In general, the systems and methods described herein include two components: a plant DNA virus-based replicon containing a repair template targeted to an endogenous plant sequence, and an endonuclease that also is targeted to a site near or within the target sequence. The endonuclease can generate a targeted DNA DSB at the desired locus, and the plant cell can repair the DSB using the repair template present in the replicon, thereby incorporating the modification stably into the plant genome. In some embodiments, the systems and methods provided herein include two or more plant DNA virus-based replicons that each contain a different repair template with or without a sequence encoding a SSN, or include a plant DNA virus-based replicon that contains two or more repair templates targeted to endogenous plant sequences, with or without sequences encoding two or more SSNs that also are targeted to sites near or within the target sequences. The endonucleases can generate targeted DNA DSBs at the desired loci, and the plant cell can repair the DSBs using the repair templates present in the replicon(s), thereby incorporating the modifications stably into the plant genome.

Geminivirus-based replicons can be particularly useful. Geminiviruses are a large family of plant viruses that contain circular, single-stranded DNA genomes. Examples of geminiviruses include the cabbage leaf curl virus, tomato golden mosaic virus, bean yellow dwarf virus (BeYDV; also referred to as chickpea chlorotic dwarf virus), African cassava mosaic virus, wheat dwarf virus (WDV), miscanthus streak mastrevirus, tobacco yellow dwarf virus, tomato yellow leaf curl virus, bean golden mosaic virus, beet curly top virus, maize streak virus, and tomato pseudo-curly top virus.

In some embodiments, a first component of the systems and methods described herein is a geminivirus-based replicon engineered to contain a repair template that includes a desired modification (a “donor sequence”) that is heterologous to the plant to be modified, flanked by sequences of homology (“homology arms”) to a target locus within the plant genome. The engineered replicon can be generated by, for example, replacing non-essential geminivirus nucleotide sequence (e.g., CP sequence) with a desired repair template. Other methods for adding sequence to viral vectors include, without limitation, those discussed in Peretz et al. (Plant Physiol., 145:1251-1263, 2007).

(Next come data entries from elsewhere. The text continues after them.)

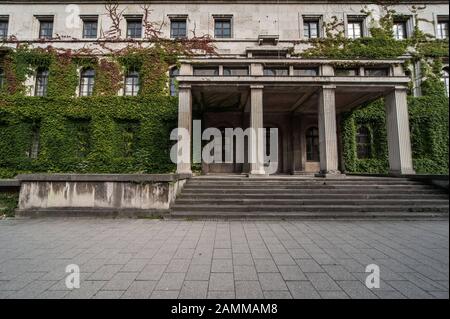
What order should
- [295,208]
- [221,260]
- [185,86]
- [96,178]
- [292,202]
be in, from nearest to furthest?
[221,260], [96,178], [295,208], [292,202], [185,86]

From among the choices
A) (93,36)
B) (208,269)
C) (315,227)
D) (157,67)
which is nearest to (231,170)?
(157,67)

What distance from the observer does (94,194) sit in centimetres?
863

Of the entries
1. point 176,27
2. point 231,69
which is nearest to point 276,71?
point 231,69

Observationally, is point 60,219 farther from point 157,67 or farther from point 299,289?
point 157,67

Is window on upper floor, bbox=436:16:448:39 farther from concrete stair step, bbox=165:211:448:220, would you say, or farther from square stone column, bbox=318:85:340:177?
square stone column, bbox=318:85:340:177

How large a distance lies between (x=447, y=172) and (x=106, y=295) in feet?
13.0

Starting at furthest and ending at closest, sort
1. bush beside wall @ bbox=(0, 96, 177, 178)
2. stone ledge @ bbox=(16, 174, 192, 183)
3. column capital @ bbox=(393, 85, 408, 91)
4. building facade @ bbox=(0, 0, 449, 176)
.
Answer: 1. building facade @ bbox=(0, 0, 449, 176)
2. bush beside wall @ bbox=(0, 96, 177, 178)
3. column capital @ bbox=(393, 85, 408, 91)
4. stone ledge @ bbox=(16, 174, 192, 183)

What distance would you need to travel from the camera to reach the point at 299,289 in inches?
140

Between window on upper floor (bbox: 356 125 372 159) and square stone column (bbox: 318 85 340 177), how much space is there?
25.9 feet

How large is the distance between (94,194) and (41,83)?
15.9 m

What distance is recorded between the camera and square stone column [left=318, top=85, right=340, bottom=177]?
1198 centimetres

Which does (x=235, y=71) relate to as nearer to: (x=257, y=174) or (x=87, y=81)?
(x=257, y=174)

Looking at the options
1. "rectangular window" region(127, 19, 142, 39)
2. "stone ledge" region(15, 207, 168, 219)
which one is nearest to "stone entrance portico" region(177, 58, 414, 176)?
"stone ledge" region(15, 207, 168, 219)

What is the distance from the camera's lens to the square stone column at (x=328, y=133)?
12.0 m
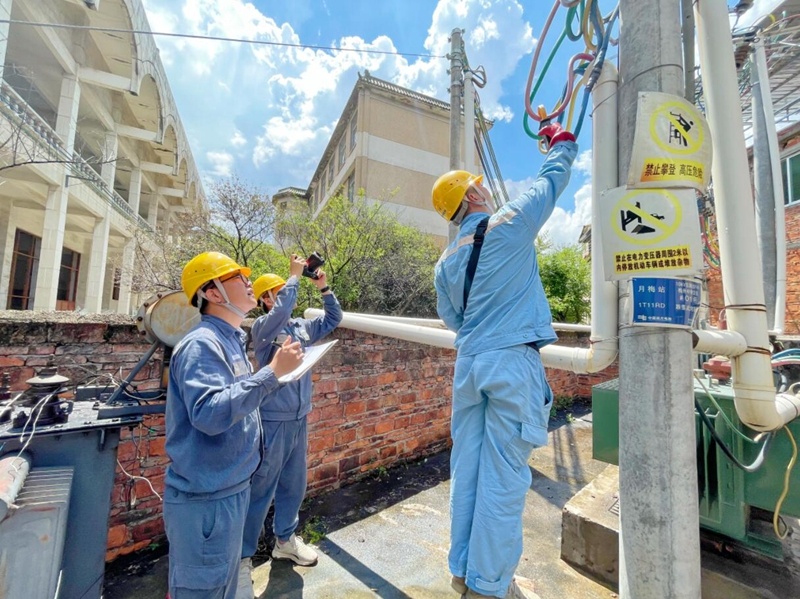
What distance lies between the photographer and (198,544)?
1442mm

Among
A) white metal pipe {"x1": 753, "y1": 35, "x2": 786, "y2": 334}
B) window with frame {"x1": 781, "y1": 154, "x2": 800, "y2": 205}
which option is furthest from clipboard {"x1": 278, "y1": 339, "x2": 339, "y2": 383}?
window with frame {"x1": 781, "y1": 154, "x2": 800, "y2": 205}

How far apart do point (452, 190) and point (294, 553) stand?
94.6 inches

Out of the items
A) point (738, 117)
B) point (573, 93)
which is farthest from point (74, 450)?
point (738, 117)

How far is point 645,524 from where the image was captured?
1312 mm

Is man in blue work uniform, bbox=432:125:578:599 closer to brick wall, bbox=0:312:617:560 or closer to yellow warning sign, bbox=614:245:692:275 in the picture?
yellow warning sign, bbox=614:245:692:275

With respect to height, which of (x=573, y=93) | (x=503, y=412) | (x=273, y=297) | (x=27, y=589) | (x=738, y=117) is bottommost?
(x=27, y=589)

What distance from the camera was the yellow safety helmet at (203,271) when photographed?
1.68 metres

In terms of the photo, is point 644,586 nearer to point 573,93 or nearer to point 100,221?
point 573,93

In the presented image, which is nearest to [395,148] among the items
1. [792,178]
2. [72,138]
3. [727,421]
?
[72,138]

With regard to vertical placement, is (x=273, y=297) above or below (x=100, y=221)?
below

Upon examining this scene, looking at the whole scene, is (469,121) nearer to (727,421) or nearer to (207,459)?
(727,421)

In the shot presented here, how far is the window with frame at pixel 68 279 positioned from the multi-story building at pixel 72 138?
0.13 feet

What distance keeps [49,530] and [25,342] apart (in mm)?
1238

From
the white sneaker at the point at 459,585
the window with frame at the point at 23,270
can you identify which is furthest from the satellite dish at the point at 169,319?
the window with frame at the point at 23,270
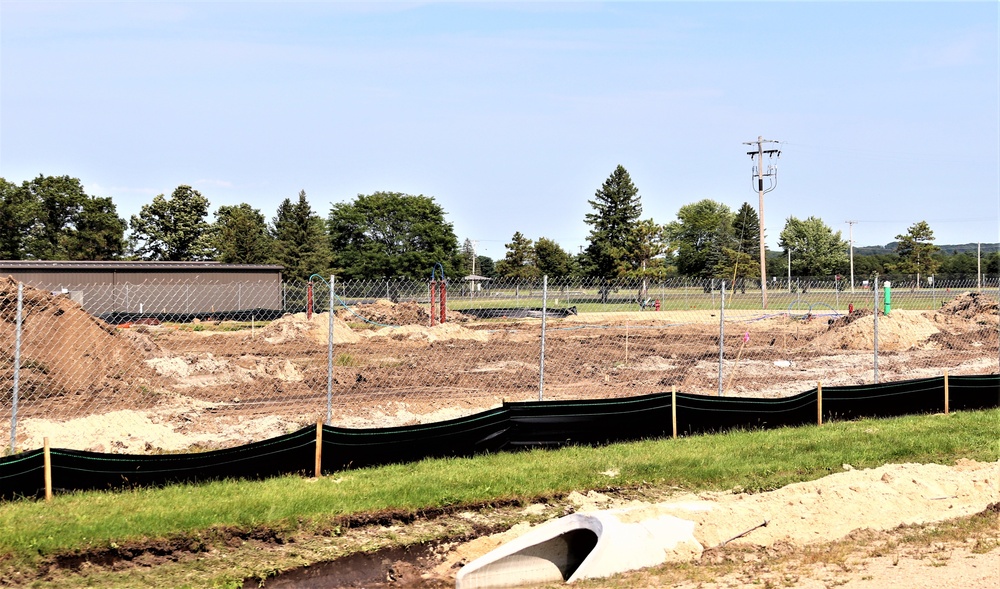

A repair template as used herein can include a donor nucleic acid sequence having the ability to replace an endogenous target sequence within the plant, flanked by homology arms containing sequences homologous to endogenous sequences on either side of the target. A repair template can have a length ranging from about 25-50 nucleotides up to about 10,000 nt (e.g., about 25 nt to about 50 nt, about 50 nt to about 100 nt, about 100 nt to about 300 nt, about 300 nt to about 500 nt, about 500 nt to about 700 nt, about 700 nt to about 1000 nt, about 1000 nt to about 1500 nt, about 1500 nt to about 2000 nt, about 2500 nt to about 3000 nt, about 3000 nt to about 5000 nt, about 5000 nt to about 7500 nt, or about 7500 nt to about 10,000 nt). Within a repair template, each homology arm can have a length of about 50 nt to about 5000 nt (e.g., about 50 nt to about 100 nt, about 100 nt to about 300 nt, about 300 nt to about 500 nt, about 500 nt to about 700 nt, about 700 nt to about 1000 nt, about 1000 nt to about 3000 nt, or about 3000 nt to about 5000 nt). The donor sequence between the homology arms can have a length from about 1 nt to about 5000 nt (e.g., about 1 nt to about 50 nt, about 50 nt to about 100 nt, about 100 nt to about 200 nt, about 200 nt to about 300 nt, about 300 nt to about 400 nt, about 400 nt to about 500 nt, about 500 nt to about 1000 nt, about 1000 nt to about 2000 nt, about 2000 nt to about 3000 nt, or about 3000 nt to about 5000 nt). Repair templates and DNA virus plasmids can be prepared using molecular biology techniques such as those that are described in the Example section.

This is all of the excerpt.